We are removing our stop-loss order management from our trading. Our Member’s page will be reorganized to reflect these changes. Simply put, we cannot afford to get stopped out of some well-planned trades in this highly nervous and volatile market.
We have been using stop-loss prices for almost a decade. However these days we are faced with far greater volatility than ever.
The biggest contributing factor to this volatility is extreme fear and panic stemming from memories of the dark days of the 2008 crash, especially in the latter part of 2008 and early 2009. During August and September of this year, we witnessed pure fear-selling by the average investor trying to avoid an additional 30% loss over and above what they had already lost. This is creating major price swings in normally less volatile ETFs and stocks. In addition, there can be flash crashes created by stock exchange glitches or high-frequency traders.
All this volatility creates opportunity. When we take advantage of such attractive prices in our focused ETFs, we and our subscribers cannot afford to get cashed out prematurely. We prefer to be in the driver’s seat as to when would be the right time to sell. The absolute pricing is not the only driving force in our decisions to sell.

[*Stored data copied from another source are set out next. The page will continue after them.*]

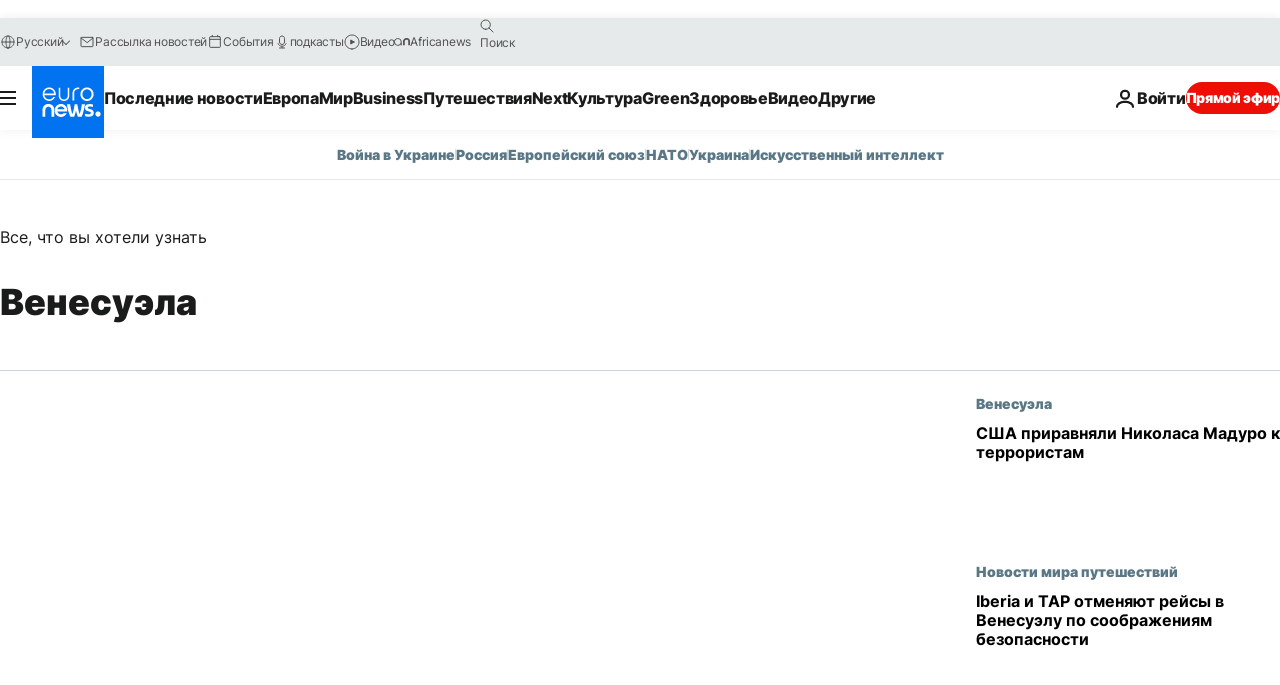

--- FILE ---
content_type: text/javascript; charset=utf-8
request_url: https://ru.euronews.com/build/ed75041c9f06f4e42408-8658.js
body_size: 1297
content:
"use strict";(self.webpackChunkeuronews=self.webpackChunkeuronews||[]).push([[8658],{18658:(e,t,n)=>{n.r(t),n.d(t,{default:()=>o});var s=n(64892);class i{keyListeners=new WeakMap;handleKeydownBound=this.handleKeydown.bind(this);constructor(){document.addEventListener("keydown",this.handleKeydownBound)}static getInstance(){return i.instance||(i.instance=new i),i.instance}handleKeydown(e){let t=document.activeElement;if(!t)return;const n=e.key.toLowerCase();for(;t;){const s=this.keyListeners.get(t)?.get(n);if(s)return e.preventDefault(),void s(e);t=t.parentElement}}addKeyListener(e,t,n){const s=t.toLowerCase();this.keyListeners.has(e)||this.keyListeners.set(e,new Map),this.keyListeners.get(e).set(s,n)}removeKeyListener(e,t){const n=t.toLowerCase(),s=this.keyListeners.get(e);s&&(s.delete(n),0===s.size&&this.keyListeners.delete(e))}removeAllListenersForElement(e){this.keyListeners.delete(e)}removeAllListeners(){this.keyListeners=new WeakMap}destroy(){document.removeEventListener("keydown",this.handleKeydownBound),this.removeAllListeners()}}const r=new i;class o extends s.Z{menuStatic={};currentMenuItem=null;headerLanguageSwitcher=null;async $init(){this.initializeMenus()}initializeMenus(){[{type:"header",suffix:""},{type:"sidebar",suffix:"--sidebar"}].forEach((e=>{let{type:t,suffix:n}=e;const s=document.getElementById(`c-language-switcher-list-open${n}`);if(!(s instanceof HTMLInputElement))return;const i=document.getElementById(`btn-language-switcher${n}`);if(!(i instanceof HTMLLabelElement))return;const r=document.getElementById(`menu-language-switcher${n}`);if(!(r instanceof HTMLUListElement))return;const o={checkbox:s,button:i,menu:r};this.initEventListeners(o),this.menuStatic[t]=this.initMenuItems(r),this[`${t}LanguageSwitcher`]=o}))}initEventListeners(e){const t={button:[" ","Enter","ArrowDown","ArrowUp"],menu:["Escape"," ","Enter","ArrowUp","ArrowDown","Home","End","Tab",..."abcdefghijklmnopqrstuvwxyz".split("")]};t.button.forEach((t=>r.addKeyListener(e.button,t,(t=>this.handleButtonKeydown(t,e))))),t.menu.forEach((t=>r.addKeyListener(e.menu,t,(t=>this.handleMenuKeydown(t,e)))))}initMenuItems(e){const t=Array.from(e.querySelectorAll("li")),n=t.map((e=>e.textContent?.trim()[0]?.toLowerCase()||"")).filter(Boolean);return t.forEach((e=>{const t=e.querySelector("a");t&&t.addEventListener("mouseover",(e=>this.handleMenuItemMouseover(e)))})),{menuItemNodes:t,firstMenuItem:t[0],lastMenuItem:t[t.length-1],firstChars:n}}handleButtonKeydown(e,t){if(!(e instanceof KeyboardEvent))return;const{key:n}=e;"Tab"!==n&&e.preventDefault(),[" ","Enter","ArrowDown","ArrowUp"].includes(n)&&this.toggleMenuVisibility(t.checkbox,t.button)}handleMenuKeydown(e,t){e.preventDefault();const n=t.menu,{key:s}=e;if(!(e.ctrlKey||e.altKey||e.metaKey))if("Escape"===s)this.closeMenu(t.checkbox,t.button);else if("Enter"===s){const t=e.target;if(t instanceof HTMLElement)if("a"===t.tagName.toLowerCase())t.click();else{const e=t.closest("li")?.querySelector("a");e instanceof HTMLAnchorElement&&e.click()}}else if("abcdefghijklmnopqrstuvwxyz".includes(s.toLowerCase()))this.setFocusToMenuItemByLetter(n,s);else{const e={Home:"first",End:"last",ArrowUp:"previous",ArrowDown:"next"};e[s]&&this.setFocusToMenuItemByCriteria(n,e[s])}}handleMenuItemMouseover(e){const t=e.target;t instanceof HTMLElement&&t.closest("a")&&t.focus()}setFocusToMenuItemByLetter(e,t){const n=this.findMenuKey(e);if(!n)return;const s=this.menuStatic[n];if(!s)return;const i=t.toLowerCase(),r=s.firstChars.map(((e,t)=>e===i?t:-1)).filter((e=>-1!==e));if(0===r.length)return;const o=this.currentMenuItem?.menuKey===n?this.currentMenuItem.index:-1,u=r.find((e=>e>o))??r[0],c=s.menuItemNodes[u];this.setFocusToMenuItem(c,e),this.currentMenuItem={index:u,menuKey:n}}setFocusToMenuItemByCriteria(e,t){const n=this.findMenuKey(e);if(!n)return;const s=this.menuStatic[n];if(!s)return;const{menuItemNodes:i}=s,r=Array.from(i),o=this.currentMenuItem?.menuKey===n?this.currentMenuItem.index:-1,u={first:0,last:r.length-1,next:(o+1)%r.length,previous:(o-1+r.length)%r.length};this.setFocusToMenuItem(r[u[t]],e),this.currentMenuItem={index:u[t],menuKey:n}}setFocusToMenuItem(e,t){e.focus(),t.setAttribute("aria-activedescendant",e.id)}findMenuKey(e){return Object.entries(this.menuStatic).find((t=>{let[,n]=t;return n.menuItemNodes.some((t=>t.closest("ul")===e))}))?.[0]}toggleMenuVisibility(e,t){if(this.isMenuOpen(t))return this.closeMenu(e,t);this.openMenu(e,t);const n=t.parentElement,s=n?.querySelector("ul");s&&this.setFocusToMenuItemByCriteria(s,"first")}isMenuOpen(e){return"true"===e.getAttribute("aria-expanded")}openMenu(e,t){e.checked=!0,t.focus()}closeMenu(e,t){e.checked=!1,t.focus()}}}}]);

In today’s markets there are a lot of amateur traders, hedge fund managers as well as many chartists and momentum players all trying to beat the market. They all use their technical software and charts. Many of them buy and sell by using 10 day, 50 day, and 200 day moving averages. In our experience whenever a great number of participants in the market use the same strategy, such as computer software and black box systems, the market responds in a punishing manner.
As a result we have gradually made some enhancements in our trading decision model to reflect the changes in the new trading environment. To sum this up, we will tolerate bigger swings in prices with the goal of allowing for far bigger profits with longer hold periods. More and more, our approach is to take advantage of panics and fear by flock traders, media followers, amateurs, and hedge fund guys.
The rules of engagement in the market have not changed. It is still driven by fear and greed. We intend to exploit this to the maximum.